_Task description_
In the data below, find the line containing "The concept of", then set down that line and every later line up to and including the line containing "The researchers measured whether", exactly.

_Source material_
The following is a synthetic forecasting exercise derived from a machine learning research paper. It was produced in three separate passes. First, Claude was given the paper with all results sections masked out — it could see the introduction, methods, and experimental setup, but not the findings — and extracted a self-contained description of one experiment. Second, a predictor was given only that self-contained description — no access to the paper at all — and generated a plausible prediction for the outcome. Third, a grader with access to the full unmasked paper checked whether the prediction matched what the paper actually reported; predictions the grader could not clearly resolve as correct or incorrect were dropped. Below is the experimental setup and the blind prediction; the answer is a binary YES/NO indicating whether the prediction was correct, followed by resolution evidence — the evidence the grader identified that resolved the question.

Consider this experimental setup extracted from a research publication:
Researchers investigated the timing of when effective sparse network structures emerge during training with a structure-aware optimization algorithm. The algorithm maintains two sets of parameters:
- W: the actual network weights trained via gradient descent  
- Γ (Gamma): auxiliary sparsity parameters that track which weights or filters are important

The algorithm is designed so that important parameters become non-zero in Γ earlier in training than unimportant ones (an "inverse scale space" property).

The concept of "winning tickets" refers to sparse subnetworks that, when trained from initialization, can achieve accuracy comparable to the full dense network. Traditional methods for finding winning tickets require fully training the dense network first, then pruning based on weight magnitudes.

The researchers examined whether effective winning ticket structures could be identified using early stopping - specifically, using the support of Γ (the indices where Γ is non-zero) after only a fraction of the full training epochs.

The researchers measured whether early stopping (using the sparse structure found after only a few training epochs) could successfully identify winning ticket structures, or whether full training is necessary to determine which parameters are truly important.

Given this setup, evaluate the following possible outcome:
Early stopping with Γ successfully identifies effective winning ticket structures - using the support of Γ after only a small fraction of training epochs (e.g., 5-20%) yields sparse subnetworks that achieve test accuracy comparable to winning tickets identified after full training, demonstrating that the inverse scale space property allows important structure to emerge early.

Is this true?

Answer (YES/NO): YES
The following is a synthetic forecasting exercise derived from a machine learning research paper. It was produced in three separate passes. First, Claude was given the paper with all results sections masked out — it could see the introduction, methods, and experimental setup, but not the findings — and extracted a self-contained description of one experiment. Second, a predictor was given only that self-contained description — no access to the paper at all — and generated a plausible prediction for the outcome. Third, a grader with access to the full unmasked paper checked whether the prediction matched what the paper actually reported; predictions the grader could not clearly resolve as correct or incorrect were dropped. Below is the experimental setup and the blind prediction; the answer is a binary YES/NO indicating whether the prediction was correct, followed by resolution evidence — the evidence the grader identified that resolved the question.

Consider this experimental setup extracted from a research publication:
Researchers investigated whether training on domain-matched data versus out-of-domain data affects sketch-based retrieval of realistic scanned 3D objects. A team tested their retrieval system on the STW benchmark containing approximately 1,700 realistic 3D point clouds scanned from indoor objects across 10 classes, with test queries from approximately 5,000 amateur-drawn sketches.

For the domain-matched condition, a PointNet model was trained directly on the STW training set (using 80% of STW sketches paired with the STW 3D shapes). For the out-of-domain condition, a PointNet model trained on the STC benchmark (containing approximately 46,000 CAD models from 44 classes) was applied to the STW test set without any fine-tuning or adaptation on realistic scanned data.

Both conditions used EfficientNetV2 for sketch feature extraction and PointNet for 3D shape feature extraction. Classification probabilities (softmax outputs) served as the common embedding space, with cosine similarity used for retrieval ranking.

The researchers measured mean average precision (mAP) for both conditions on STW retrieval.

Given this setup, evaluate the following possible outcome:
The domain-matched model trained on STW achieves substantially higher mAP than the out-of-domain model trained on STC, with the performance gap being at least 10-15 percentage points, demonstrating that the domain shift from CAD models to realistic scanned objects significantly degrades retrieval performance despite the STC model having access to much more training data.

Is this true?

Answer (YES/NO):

_Answer box_
The concept of "winning tickets" refers to sparse subnetworks that, when trained from initialization, can achieve accuracy comparable to the full dense network. Traditional methods for finding winning tickets require fully training the dense network first, then pruning based on weight magnitudes.

The researchers examined whether effective winning ticket structures could be identified using early stopping - specifically, using the support of Γ (the indices where Γ is non-zero) after only a fraction of the full training epochs.

The researchers measured whether early stopping (using the sparse structure found after only a few training epochs) could successfully identify winning ticket structures, or whether full training is necessary to determine which parameters are truly important.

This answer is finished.